YOUR ASSIGNMENT – With the material below, print exactly the lines between the line holding "scientific name: Oryx gazella" and the line holding "Label granularity: sequence-level.", inclusive. Add nothing else.

EXTRACTED DATA –
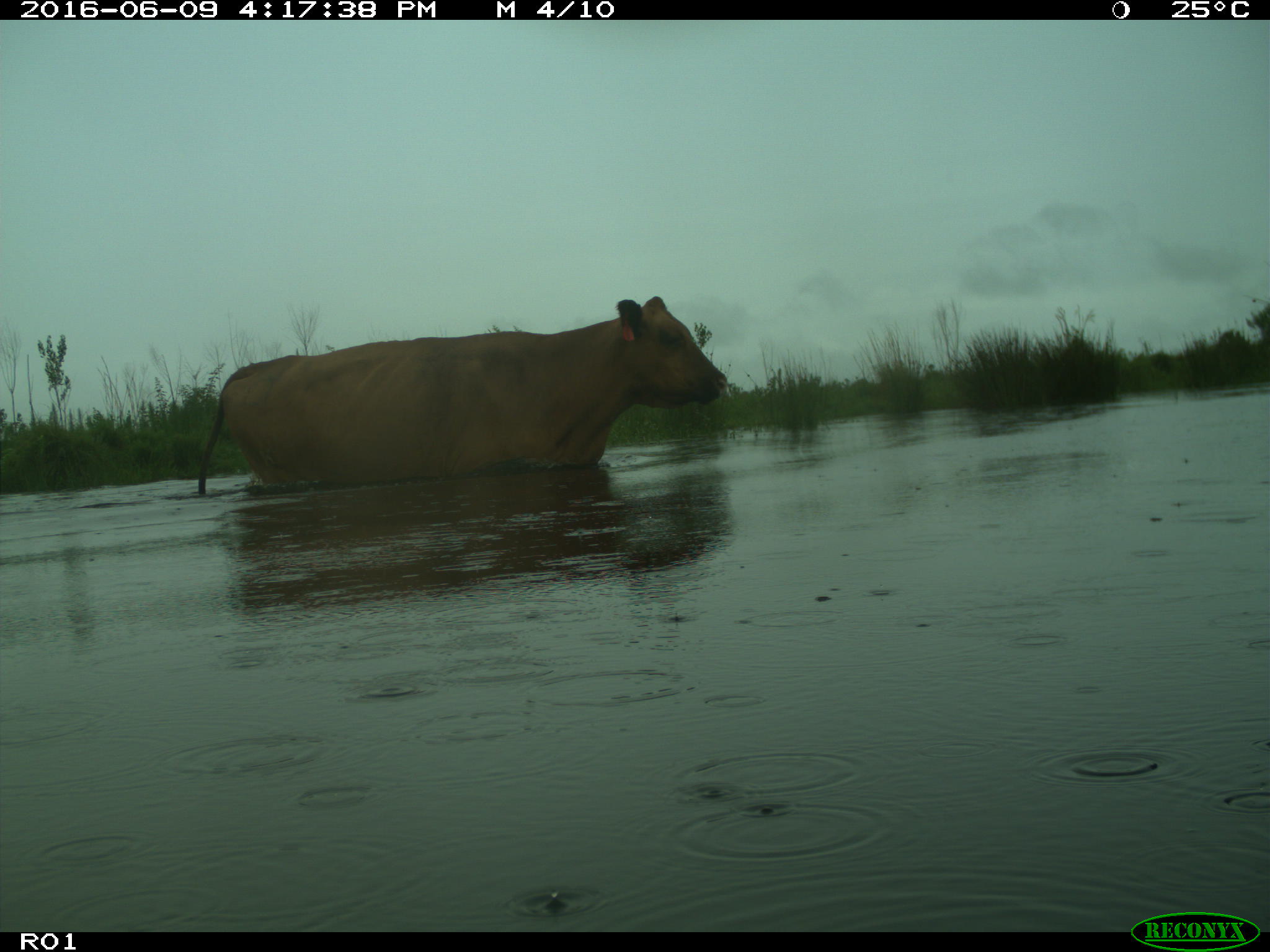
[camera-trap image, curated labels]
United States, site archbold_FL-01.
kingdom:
---
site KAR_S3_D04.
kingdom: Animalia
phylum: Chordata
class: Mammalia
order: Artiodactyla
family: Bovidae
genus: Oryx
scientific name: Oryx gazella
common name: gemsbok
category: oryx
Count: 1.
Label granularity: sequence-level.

OUTPUT OF THE TASK –
scientific name: Oryx gazella
common name: gemsbok
category: oryx
Count: 1.
Label granularity: sequence-level.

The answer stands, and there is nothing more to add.